Task description
Return nothing but the lines from the line containing "In this captured" through the last line of the records, reproduced exactly.
====
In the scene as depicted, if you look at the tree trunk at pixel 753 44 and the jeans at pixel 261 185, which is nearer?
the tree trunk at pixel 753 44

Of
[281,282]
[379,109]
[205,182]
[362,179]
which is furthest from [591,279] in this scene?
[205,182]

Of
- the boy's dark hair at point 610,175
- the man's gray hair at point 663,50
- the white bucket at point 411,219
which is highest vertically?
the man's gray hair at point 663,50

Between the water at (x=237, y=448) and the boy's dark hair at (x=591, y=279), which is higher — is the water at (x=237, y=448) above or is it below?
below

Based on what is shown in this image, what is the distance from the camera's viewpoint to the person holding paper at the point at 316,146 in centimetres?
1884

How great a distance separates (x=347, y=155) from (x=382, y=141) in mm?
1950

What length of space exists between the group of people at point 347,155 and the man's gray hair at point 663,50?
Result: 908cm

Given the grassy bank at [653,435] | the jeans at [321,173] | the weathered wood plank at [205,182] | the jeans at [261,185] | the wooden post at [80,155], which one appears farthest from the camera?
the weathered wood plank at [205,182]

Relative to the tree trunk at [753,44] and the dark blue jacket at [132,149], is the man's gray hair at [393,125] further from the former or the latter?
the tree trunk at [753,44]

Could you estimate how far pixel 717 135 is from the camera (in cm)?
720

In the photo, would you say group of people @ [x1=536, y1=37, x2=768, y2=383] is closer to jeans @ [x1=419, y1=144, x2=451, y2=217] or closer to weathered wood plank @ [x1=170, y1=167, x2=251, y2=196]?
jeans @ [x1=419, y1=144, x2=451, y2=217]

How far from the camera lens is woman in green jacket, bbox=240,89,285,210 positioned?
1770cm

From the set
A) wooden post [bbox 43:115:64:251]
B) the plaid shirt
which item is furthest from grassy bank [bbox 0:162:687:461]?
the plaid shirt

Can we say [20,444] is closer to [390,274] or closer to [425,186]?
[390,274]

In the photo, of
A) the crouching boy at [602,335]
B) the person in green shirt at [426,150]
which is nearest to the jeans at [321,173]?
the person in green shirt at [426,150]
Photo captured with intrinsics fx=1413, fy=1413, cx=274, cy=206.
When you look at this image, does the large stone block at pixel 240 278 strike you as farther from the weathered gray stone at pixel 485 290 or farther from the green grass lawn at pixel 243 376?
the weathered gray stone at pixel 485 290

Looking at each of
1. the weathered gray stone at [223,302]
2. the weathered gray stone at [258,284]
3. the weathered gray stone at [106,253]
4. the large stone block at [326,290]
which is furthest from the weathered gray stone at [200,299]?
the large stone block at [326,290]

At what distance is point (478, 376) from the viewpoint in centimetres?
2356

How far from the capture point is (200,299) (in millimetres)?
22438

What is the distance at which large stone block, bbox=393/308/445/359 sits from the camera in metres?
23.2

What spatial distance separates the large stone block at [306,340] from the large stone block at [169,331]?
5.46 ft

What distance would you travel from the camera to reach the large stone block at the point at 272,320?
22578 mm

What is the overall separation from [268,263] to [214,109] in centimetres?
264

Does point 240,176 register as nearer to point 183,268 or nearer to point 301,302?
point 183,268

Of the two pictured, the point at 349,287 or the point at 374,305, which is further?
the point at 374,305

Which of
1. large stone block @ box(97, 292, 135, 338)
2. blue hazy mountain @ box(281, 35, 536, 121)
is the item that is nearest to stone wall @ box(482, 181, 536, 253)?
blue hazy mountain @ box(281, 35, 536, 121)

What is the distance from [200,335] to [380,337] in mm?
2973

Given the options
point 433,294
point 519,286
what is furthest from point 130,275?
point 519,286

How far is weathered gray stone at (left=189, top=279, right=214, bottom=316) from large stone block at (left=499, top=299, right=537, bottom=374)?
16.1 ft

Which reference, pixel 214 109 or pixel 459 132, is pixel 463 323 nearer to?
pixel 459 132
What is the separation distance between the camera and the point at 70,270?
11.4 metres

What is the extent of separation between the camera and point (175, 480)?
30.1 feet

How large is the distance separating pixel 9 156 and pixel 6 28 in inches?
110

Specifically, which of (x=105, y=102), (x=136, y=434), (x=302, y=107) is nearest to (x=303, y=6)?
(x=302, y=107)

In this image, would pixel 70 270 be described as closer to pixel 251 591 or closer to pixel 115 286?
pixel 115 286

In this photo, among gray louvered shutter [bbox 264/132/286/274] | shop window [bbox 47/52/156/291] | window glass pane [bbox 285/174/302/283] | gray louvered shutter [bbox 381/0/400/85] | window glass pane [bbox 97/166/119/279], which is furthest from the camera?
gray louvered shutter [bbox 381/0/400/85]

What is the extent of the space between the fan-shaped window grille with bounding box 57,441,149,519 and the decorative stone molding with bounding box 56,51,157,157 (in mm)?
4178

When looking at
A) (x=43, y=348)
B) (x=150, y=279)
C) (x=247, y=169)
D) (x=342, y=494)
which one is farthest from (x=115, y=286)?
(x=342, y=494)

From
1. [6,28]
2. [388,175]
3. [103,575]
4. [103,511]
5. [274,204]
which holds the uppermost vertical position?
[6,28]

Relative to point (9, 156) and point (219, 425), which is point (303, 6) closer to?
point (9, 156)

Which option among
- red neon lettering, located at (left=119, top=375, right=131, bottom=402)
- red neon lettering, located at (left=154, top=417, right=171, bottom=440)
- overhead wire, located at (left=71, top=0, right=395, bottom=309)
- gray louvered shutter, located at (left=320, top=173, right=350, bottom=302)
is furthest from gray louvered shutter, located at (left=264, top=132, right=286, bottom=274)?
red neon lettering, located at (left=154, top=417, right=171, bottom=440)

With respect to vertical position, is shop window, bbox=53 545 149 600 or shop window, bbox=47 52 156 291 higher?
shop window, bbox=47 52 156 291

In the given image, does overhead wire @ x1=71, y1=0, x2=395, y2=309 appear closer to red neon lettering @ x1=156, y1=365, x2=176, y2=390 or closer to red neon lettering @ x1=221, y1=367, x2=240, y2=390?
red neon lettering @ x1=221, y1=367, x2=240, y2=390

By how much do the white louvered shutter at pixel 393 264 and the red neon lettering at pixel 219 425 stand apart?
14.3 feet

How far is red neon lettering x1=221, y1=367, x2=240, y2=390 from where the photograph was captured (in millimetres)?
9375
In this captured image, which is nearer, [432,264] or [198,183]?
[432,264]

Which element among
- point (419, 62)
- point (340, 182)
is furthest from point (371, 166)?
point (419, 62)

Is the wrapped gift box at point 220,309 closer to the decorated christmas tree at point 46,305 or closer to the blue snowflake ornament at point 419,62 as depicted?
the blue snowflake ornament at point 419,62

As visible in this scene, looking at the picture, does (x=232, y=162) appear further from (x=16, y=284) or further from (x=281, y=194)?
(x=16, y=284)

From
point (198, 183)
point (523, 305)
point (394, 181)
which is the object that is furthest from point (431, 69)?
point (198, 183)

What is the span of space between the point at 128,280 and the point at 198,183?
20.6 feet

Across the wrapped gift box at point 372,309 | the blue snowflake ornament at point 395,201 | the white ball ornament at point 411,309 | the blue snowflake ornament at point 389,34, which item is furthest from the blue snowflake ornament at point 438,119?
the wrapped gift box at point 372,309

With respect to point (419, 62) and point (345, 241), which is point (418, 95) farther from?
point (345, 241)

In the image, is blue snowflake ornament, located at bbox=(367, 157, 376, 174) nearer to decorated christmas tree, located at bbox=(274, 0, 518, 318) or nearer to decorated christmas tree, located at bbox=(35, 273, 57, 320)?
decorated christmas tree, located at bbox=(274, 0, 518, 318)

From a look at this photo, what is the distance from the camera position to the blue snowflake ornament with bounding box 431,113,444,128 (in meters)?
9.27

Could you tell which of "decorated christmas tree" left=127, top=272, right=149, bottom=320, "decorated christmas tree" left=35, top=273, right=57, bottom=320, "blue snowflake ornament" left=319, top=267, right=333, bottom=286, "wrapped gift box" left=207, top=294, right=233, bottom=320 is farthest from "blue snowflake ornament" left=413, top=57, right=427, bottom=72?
====
Answer to this exercise
In this captured image, which is nearer, [432,264] or [198,183]?
[432,264]

Which element among
- point (419, 62)
- point (340, 182)
is furthest from point (371, 166)?
point (419, 62)

Is the wrapped gift box at point 220,309 closer to the decorated christmas tree at point 46,305 or closer to the blue snowflake ornament at point 419,62 as depicted?
the blue snowflake ornament at point 419,62

As visible in this scene, looking at the picture, does (x=232, y=162) appear further from (x=16, y=284) or further from (x=281, y=194)?
(x=16, y=284)

From
point (198, 183)
point (523, 305)
point (394, 181)
which is the object that is furthest from point (431, 69)?
point (198, 183)

What is the span of space between the point at 128,280 and the point at 198,183?
20.6 feet

Across the wrapped gift box at point 372,309 | the blue snowflake ornament at point 395,201 | the white ball ornament at point 411,309 | the blue snowflake ornament at point 389,34, which item is furthest from the blue snowflake ornament at point 438,119?
the wrapped gift box at point 372,309

With respect to point (419, 62) and point (345, 241), which is point (418, 95) farther from?
point (345, 241)

In the image, is blue snowflake ornament, located at bbox=(367, 157, 376, 174) nearer to decorated christmas tree, located at bbox=(274, 0, 518, 318) or nearer to decorated christmas tree, located at bbox=(35, 273, 57, 320)?
decorated christmas tree, located at bbox=(274, 0, 518, 318)

From a look at this photo, what is the distance from the camera position to the blue snowflake ornament with bounding box 431,113,444,128 (in meters)?
9.27

Could you tell which of "decorated christmas tree" left=127, top=272, right=149, bottom=320, "decorated christmas tree" left=35, top=273, right=57, bottom=320, "blue snowflake ornament" left=319, top=267, right=333, bottom=286, "wrapped gift box" left=207, top=294, right=233, bottom=320 is farthest from "blue snowflake ornament" left=413, top=57, right=427, bottom=72?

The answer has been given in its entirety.